So lange müssen sich Ärzte und Pflegepersonal wohl mit zahlreichen Beeinträchtigungen abfinden. „Die Chirurgie wird nur auf absoluter Sparflamme betrieben“, räumt Fixson ein. Der 90 Quadratmeter große Operationssaal wurde bereits vor vier Jahren von der Gesundheitsbehörde gesperrt, unter anderem weil eine Schleuse fehlt, die den sterilen Bereich abschottet. Zulässig sind jetzt nur noch kleine Eingriffe.

Das zieht Probleme nach sich. Für größere Operationen müssen die Gefangenen unter Bewachung in reguläre Krankenhäuser gebracht werden – bei der knappen Personaldecke durchaus ein Problem. Jeder Gefangene, der „draußen“ bewacht werden muß, bindet pro Woche zehn Beamte. Trotzdem hat schon mancher Straftäter die Gelegenheit genutzt, sich aus dem Staub zu machen.

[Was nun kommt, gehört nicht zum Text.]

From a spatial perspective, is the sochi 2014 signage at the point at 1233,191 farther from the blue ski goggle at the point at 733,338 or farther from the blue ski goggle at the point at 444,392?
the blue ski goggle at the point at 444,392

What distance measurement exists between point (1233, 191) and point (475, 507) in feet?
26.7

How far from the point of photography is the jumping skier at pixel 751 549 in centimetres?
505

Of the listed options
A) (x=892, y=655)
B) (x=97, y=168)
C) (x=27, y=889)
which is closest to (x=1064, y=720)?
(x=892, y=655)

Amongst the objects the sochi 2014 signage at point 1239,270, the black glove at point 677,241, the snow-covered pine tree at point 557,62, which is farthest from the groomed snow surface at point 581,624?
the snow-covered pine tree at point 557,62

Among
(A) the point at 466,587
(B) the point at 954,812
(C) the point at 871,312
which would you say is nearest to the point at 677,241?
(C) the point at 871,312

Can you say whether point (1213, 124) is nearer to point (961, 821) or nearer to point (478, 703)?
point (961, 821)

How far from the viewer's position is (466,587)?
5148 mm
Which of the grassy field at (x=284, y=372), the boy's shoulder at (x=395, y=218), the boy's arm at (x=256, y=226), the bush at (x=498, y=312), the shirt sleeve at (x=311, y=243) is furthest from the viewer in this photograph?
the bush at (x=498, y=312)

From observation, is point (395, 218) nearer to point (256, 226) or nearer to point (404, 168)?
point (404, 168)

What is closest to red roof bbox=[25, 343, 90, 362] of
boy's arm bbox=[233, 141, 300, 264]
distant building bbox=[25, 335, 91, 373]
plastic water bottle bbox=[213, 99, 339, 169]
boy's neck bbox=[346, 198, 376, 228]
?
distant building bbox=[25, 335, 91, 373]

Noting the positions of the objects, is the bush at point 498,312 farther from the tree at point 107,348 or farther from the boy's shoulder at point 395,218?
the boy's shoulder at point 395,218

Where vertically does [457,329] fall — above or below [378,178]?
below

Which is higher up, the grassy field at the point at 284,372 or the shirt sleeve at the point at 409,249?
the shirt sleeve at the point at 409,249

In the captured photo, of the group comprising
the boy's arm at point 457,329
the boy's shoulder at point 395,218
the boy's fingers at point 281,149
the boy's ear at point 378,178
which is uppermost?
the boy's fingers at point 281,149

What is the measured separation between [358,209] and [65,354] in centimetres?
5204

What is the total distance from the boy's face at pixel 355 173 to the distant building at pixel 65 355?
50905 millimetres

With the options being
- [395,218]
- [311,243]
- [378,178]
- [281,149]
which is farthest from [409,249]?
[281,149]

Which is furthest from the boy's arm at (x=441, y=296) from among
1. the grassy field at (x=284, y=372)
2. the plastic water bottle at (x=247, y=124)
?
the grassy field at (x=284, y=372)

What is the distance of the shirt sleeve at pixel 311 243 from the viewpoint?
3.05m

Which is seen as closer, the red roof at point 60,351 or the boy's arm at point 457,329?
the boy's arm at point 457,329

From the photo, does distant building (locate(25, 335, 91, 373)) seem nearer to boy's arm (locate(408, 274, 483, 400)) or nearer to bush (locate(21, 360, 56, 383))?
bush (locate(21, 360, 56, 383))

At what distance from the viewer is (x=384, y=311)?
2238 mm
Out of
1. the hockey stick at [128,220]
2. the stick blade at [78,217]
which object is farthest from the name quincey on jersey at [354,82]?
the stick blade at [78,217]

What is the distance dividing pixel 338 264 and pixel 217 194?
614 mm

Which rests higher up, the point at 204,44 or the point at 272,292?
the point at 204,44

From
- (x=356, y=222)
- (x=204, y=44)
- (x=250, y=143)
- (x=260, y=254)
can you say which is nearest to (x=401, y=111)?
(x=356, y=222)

Die eingeschränkten Behandlungsmöglichkeiten haben eine weitere Folge: Wenn plötzlich mehrere Gefangene mit akuten Erkrankungen wie einer Blinddarmentzündung in andere Krankenhäuser verlegt werden, müssen dort geplante und aufschiebbare Behandlungen schon mal zurückgestellt werden. „Es ist immer eine Gratwanderung“, stellt Rex fest. Gerät ein Arzt angesichts solcher Einschränkungen nicht in Konflikt mit seinem Selbstverständnis? „Der Vollzug begrenzt mich wenig. Man lernt auf dieser Klaviatur zu spielen, indem man das System verinnerlicht“, erklärt Rex. Schmerzliche Entscheidungen habe er nur „sehr selten“ treffen müssen. Einem Chirurgen, der sich mit den Einschränkungen des Haftkrankenhauses nicht abfinden mochte und versuchte, dagegen anzugehen, wurde im vergangenen Jahr fristlos gekündigt.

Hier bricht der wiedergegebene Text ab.